Analysis will determine the associations between changes in brain glutamate, GABA and perfusion levels and symptomatic response to clozapine. In a second analysis we will determine these neuroimaging variables at baseline are predictive of subsequent response, using multivariate pattern recognition analysis will be used to classify the cases according to clinical outcome (response versus non-response).

This research will aid the development of new (non-dopamiergic) antipsychotics, and biomarkers to predict response to clozapine or stratify patients in clinical trials of new drugs.

The potential beneficiaries from this work are as follows:
1) PATIENT AND CARERS
The ultimate aim of this research is to improve treatment for people with schizophrenia. We hope to do this in several ways.
First, by providing information for the rational development of new drugs to treat schizophrenia. This project specifically addresses a patient population who do not respond well to the currently available medications, and aims to find new targets for novel approaches.

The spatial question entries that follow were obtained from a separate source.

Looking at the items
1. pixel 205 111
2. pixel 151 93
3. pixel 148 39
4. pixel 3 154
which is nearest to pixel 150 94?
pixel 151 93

Second, this research will determine whether MRI scans can predict in advance whether or not a particular patient will respond to clozapine. This means that patients who will do well on clozapine could be given it earlier, while side effects could be avoided in those unlikely to benefit. This would ultimately improve the health of this patient group. Furthermore if the approach is successful, it could be applied to other medications or other mental health disorders.

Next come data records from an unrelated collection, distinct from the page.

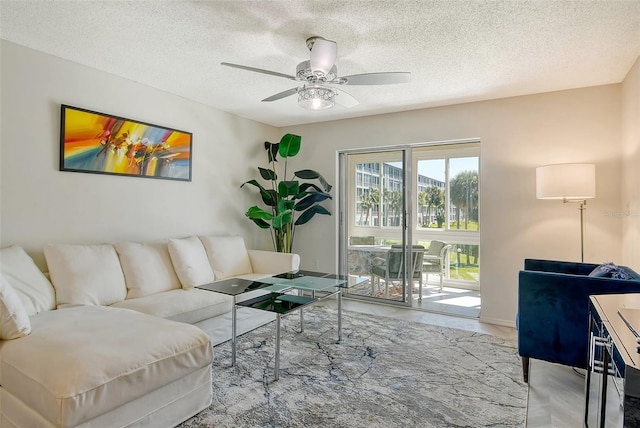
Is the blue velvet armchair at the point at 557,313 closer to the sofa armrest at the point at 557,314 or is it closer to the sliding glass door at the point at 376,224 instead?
the sofa armrest at the point at 557,314

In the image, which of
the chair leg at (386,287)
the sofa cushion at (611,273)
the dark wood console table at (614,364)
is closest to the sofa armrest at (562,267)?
the sofa cushion at (611,273)

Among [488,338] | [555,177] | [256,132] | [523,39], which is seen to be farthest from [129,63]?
[488,338]

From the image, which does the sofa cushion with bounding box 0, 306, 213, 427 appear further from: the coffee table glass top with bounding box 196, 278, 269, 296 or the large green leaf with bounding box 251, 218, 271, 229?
the large green leaf with bounding box 251, 218, 271, 229

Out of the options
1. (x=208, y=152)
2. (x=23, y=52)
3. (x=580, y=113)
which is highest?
(x=23, y=52)

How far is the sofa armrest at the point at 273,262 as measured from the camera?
3.98 metres

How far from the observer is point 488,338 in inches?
128

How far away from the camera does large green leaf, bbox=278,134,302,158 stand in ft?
14.0

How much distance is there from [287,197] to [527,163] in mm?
2909

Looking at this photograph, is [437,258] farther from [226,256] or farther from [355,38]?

Third, if the MRI scans provide biomarkers of treatment response, this could be used to stratify patients in clinical trials which would expedite drug development for this group.

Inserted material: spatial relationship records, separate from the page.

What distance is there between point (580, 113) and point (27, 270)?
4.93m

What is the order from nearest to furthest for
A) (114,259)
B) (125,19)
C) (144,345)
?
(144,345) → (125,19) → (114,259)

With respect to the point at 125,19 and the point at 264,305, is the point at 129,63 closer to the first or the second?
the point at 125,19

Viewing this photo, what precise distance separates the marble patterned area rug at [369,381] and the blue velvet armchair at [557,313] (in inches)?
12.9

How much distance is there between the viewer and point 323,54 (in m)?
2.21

Achieving these aims will require engagement with the pharmaceutical industry and academic community.
2) ACADEMIC RESEARCH COMMUNITY
The ways in which the academic community will benefit from this research are included in the section 'Academic Beneficiaries'
3) INDUSTRY
As described above, it is hoped that this research will lead to new targets for drug development and biomarkers to stratify patients in clinical trials. New drug development in schizophrenia is currently a key focus for industry.
4) CLINICIANS
If information from MRI scans can be used to help predict response, this would aid clinical decision making in a difficult area. The decision to put a patient on clozapine is not easy, as clozapine may not work and is potentially associated with lethal adverse effects, thus requiring regular monitoring and resources. For this reason trials of clozapine are often delayed, and suboptimal treatment strategies employed meantime. If the availability of such a test could increase confidence that clozapine would be effective, this would help decision making and clinicians would be encouraged to try clozapine earlier. Likewise, if tests show clozapine was unlikely to be helpful in a particular patient, this would provide a rational basis for trying other options first.
6) GENERAL PUBLIC
This research addresses management of treatment resistant schizophrenia. These are among the most unwell of mental health patients, who require high health and social care resources, are over-represented in forensic psychiatry settings and who seldom return to work. Improving the health of this patient group will therefore have positive societal and socioeconomic effects.